아래 데이터 전체를 한 글자도 바꾸지 말고 그대로 옮겨 적으세요. 그림은 빼고 적으세요.

----------

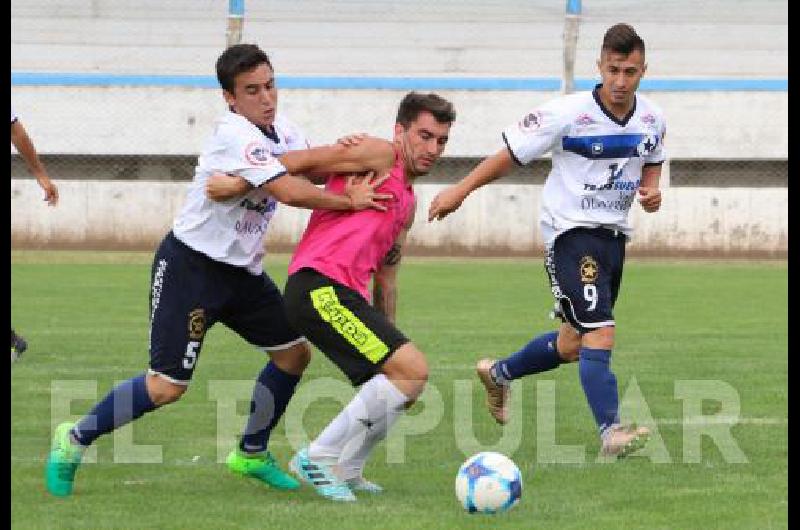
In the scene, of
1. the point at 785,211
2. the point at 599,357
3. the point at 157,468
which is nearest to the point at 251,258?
the point at 157,468

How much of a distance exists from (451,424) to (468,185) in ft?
5.50

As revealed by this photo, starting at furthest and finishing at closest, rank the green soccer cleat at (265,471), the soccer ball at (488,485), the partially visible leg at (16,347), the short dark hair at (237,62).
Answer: the partially visible leg at (16,347)
the green soccer cleat at (265,471)
the short dark hair at (237,62)
the soccer ball at (488,485)

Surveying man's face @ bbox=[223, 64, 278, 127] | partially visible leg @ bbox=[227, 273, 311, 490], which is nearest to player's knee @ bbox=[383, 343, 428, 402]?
partially visible leg @ bbox=[227, 273, 311, 490]

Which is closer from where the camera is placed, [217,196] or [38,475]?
[217,196]

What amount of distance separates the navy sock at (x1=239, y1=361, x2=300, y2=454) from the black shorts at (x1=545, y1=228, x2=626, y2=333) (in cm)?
152

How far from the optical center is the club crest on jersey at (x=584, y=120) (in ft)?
27.1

----------

--- 최종 결과 ---
In the scene, of
1. the point at 785,211
2. the point at 599,357
3. the point at 157,468
which is nearest to the point at 251,258?
the point at 157,468

How much of a distance exists from (451,424) to (468,185) in ft?
5.50

As revealed by this photo, starting at furthest and finishing at closest, rank the green soccer cleat at (265,471), the soccer ball at (488,485), the partially visible leg at (16,347), the short dark hair at (237,62).
Answer: the partially visible leg at (16,347)
the green soccer cleat at (265,471)
the short dark hair at (237,62)
the soccer ball at (488,485)

Surveying man's face @ bbox=[223, 64, 278, 127] | partially visible leg @ bbox=[227, 273, 311, 490], which is nearest to player's knee @ bbox=[383, 343, 428, 402]?
partially visible leg @ bbox=[227, 273, 311, 490]

Which is closer from where the camera is placed, [217,196] or [38,475]?
[217,196]

What amount of distance separates the navy sock at (x1=239, y1=361, x2=300, y2=454) from the black shorts at (x1=545, y1=228, x2=626, y2=333) (in cm)?
152

How far from the optical center is the club crest on jersey at (x=584, y=120) (in ft)?
27.1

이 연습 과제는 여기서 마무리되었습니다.